Stored records |

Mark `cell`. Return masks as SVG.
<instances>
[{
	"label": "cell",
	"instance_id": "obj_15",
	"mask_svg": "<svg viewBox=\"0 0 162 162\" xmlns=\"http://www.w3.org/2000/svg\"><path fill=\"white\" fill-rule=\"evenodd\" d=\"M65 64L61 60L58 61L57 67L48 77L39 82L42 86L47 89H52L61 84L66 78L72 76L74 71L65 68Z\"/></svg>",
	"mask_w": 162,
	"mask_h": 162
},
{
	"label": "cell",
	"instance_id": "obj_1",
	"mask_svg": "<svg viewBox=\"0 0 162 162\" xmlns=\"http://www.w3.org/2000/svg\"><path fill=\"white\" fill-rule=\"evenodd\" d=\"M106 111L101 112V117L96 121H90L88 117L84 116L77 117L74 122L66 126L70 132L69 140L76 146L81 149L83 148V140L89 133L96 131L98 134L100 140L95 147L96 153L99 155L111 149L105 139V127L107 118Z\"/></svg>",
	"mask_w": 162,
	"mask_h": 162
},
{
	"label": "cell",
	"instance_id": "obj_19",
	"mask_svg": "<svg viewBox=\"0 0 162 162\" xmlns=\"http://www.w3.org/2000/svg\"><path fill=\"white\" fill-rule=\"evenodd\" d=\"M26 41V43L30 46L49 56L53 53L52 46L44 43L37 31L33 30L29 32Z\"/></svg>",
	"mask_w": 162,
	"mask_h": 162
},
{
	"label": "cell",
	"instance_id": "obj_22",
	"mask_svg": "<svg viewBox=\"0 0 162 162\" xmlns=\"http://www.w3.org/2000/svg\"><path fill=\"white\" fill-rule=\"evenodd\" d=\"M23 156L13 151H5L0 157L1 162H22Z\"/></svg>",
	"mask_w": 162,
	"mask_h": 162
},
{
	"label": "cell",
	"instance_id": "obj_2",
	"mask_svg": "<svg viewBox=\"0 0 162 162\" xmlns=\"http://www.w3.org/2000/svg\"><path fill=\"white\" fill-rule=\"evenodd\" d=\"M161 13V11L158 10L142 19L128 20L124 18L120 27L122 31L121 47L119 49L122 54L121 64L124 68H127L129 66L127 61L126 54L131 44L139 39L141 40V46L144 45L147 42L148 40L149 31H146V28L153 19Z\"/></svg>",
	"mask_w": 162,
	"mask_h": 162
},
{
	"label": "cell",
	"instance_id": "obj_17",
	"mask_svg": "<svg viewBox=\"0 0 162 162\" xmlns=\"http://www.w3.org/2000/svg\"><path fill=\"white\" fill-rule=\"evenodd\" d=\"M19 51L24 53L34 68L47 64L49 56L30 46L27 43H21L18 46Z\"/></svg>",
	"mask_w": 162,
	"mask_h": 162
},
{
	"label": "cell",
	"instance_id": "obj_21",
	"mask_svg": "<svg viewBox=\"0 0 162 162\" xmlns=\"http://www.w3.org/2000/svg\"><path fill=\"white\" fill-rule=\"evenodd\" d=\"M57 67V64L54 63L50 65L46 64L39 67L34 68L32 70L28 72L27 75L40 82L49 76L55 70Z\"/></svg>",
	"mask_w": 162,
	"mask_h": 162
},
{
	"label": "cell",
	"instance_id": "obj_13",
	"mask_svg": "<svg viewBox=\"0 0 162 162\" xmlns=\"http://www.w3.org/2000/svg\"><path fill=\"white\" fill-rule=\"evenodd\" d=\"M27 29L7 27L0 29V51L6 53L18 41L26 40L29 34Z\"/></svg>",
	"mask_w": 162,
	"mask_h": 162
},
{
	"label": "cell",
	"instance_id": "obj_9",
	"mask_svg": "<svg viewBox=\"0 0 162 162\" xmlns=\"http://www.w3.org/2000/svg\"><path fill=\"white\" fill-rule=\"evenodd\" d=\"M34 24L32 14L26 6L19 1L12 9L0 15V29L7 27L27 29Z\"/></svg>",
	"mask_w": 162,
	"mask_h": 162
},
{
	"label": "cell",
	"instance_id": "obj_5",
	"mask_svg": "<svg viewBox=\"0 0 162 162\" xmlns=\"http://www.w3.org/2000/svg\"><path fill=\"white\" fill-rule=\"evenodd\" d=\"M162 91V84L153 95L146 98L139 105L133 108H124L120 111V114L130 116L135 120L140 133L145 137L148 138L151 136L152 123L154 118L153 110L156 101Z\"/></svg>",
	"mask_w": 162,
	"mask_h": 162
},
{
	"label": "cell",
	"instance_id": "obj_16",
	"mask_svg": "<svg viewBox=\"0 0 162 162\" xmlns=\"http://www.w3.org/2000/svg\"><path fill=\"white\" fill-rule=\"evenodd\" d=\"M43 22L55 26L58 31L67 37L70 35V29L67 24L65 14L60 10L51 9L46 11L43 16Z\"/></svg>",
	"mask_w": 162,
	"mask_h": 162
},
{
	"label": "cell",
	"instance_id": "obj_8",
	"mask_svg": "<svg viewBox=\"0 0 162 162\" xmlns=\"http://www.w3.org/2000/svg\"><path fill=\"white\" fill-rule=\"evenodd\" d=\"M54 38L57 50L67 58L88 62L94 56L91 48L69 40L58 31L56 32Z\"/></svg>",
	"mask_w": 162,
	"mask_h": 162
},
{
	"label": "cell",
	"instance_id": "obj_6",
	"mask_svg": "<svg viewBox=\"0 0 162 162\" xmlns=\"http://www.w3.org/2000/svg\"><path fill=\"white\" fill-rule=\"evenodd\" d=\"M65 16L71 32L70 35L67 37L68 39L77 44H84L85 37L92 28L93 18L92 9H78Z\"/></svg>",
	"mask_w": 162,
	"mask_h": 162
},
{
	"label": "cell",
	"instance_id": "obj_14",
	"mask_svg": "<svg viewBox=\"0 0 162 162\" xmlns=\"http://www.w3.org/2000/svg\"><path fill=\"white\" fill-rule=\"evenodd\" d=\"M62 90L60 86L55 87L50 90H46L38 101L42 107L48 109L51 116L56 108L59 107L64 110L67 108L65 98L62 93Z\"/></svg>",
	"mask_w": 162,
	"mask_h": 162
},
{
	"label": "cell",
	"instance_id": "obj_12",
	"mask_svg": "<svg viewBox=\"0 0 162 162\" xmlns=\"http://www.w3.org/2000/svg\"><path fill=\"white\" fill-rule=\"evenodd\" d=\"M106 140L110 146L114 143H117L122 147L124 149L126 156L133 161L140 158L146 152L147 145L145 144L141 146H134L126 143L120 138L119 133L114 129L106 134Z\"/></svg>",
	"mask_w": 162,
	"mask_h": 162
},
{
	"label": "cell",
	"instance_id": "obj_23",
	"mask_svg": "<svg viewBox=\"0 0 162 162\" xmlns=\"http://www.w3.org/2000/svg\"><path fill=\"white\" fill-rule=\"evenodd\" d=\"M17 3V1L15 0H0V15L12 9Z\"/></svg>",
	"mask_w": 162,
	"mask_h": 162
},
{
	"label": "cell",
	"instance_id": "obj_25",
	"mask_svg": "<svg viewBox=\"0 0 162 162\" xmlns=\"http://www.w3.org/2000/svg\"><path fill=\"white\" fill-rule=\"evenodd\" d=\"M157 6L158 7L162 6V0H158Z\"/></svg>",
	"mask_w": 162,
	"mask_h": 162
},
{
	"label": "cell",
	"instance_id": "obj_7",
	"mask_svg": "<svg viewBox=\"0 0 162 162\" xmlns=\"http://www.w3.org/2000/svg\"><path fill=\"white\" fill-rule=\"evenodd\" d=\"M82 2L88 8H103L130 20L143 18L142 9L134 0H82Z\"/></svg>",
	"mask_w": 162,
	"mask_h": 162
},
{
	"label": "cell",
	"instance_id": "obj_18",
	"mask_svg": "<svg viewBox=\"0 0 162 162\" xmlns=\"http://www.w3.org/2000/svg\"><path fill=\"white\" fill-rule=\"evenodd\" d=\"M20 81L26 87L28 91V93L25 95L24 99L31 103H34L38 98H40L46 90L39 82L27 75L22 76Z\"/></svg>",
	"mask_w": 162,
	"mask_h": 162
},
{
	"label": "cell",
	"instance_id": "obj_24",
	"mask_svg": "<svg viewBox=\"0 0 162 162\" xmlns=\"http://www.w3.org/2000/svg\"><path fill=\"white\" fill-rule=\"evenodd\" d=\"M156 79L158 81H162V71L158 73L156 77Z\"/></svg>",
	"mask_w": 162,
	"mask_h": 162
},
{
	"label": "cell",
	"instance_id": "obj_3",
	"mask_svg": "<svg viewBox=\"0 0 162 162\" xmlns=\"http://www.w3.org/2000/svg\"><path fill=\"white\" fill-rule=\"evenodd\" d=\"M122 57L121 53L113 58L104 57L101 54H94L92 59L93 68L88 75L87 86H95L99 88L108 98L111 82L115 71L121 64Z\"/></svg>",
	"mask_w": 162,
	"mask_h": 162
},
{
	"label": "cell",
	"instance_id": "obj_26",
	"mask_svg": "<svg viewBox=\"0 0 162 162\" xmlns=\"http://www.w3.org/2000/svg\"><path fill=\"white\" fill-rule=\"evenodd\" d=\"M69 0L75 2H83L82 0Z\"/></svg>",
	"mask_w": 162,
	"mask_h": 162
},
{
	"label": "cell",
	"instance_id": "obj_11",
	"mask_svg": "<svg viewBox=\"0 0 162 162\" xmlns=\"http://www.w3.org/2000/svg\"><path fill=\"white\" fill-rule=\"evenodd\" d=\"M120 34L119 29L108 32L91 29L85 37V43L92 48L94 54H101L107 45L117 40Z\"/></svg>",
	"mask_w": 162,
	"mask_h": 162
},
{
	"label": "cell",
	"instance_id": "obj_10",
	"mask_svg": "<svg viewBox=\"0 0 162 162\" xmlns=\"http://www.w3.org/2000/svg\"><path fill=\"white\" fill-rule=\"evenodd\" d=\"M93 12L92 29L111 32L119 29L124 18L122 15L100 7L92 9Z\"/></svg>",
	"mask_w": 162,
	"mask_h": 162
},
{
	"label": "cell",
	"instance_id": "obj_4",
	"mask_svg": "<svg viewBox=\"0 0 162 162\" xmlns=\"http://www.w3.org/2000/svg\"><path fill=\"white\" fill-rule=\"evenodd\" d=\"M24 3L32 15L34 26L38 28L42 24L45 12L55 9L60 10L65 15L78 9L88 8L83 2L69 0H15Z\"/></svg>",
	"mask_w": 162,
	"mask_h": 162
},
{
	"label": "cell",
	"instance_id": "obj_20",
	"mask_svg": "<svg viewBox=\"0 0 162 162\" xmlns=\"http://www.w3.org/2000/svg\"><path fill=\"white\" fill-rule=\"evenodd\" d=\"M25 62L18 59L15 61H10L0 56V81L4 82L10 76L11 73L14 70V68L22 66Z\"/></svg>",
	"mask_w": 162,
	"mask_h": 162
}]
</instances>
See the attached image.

...

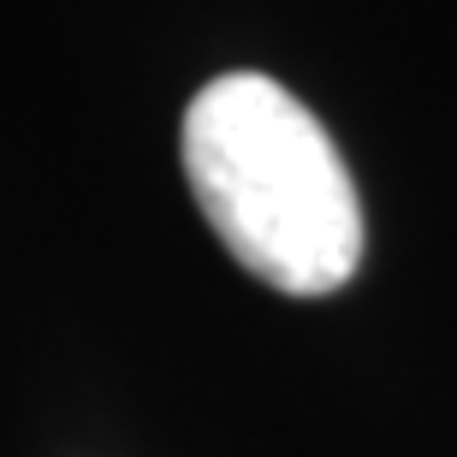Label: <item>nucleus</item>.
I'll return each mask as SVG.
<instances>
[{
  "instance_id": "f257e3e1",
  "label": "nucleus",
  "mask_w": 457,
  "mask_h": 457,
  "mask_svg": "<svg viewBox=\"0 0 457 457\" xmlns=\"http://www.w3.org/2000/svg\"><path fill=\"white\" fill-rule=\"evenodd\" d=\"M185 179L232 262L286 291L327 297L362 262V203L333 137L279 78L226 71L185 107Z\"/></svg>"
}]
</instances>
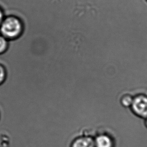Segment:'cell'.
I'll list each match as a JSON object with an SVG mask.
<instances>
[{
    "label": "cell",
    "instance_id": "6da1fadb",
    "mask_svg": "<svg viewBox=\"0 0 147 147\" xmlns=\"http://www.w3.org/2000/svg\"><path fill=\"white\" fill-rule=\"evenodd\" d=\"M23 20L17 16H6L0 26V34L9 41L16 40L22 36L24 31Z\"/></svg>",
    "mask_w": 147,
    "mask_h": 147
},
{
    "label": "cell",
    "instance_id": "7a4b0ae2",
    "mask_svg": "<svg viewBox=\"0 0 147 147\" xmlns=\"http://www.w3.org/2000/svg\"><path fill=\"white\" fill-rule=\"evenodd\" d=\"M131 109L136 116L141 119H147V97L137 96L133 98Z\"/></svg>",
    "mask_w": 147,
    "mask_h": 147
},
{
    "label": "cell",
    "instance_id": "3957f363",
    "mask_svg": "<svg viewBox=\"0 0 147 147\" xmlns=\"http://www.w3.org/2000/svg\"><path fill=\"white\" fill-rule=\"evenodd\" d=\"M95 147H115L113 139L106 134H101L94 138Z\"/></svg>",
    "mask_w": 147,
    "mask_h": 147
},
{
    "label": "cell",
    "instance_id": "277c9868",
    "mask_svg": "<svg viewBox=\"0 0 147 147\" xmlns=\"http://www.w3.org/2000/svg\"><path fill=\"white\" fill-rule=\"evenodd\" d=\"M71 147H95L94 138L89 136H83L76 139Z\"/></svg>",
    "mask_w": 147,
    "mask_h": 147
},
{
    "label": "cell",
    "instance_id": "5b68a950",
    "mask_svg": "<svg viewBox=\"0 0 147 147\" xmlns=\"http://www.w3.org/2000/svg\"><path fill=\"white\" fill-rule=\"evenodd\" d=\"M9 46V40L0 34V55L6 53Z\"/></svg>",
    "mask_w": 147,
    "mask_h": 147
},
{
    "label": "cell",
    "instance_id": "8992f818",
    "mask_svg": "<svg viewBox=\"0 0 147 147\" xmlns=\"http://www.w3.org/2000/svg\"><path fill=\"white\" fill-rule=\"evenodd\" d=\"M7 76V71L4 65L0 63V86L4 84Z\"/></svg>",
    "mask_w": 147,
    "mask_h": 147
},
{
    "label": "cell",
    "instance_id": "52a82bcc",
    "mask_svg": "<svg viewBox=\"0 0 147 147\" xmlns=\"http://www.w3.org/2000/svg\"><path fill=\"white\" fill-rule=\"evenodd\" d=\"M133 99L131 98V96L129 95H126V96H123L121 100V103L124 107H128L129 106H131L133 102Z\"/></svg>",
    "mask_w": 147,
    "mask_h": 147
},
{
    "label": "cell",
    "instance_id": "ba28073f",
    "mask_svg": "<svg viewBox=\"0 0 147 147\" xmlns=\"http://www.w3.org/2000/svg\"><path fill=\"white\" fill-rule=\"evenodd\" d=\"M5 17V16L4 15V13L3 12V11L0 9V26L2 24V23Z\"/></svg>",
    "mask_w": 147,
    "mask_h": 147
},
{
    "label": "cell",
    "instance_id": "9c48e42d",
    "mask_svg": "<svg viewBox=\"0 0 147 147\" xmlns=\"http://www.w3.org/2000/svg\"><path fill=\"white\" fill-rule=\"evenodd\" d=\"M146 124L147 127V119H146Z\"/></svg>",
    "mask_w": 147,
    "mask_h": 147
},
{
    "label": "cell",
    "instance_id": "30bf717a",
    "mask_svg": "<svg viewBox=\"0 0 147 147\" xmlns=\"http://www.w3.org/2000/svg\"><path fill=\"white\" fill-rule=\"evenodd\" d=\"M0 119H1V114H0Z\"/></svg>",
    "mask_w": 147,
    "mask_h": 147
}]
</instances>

Exercise aim |
Count the lines in the data above that contain the string "each". Reply with the number alone.

Exercise solution |
2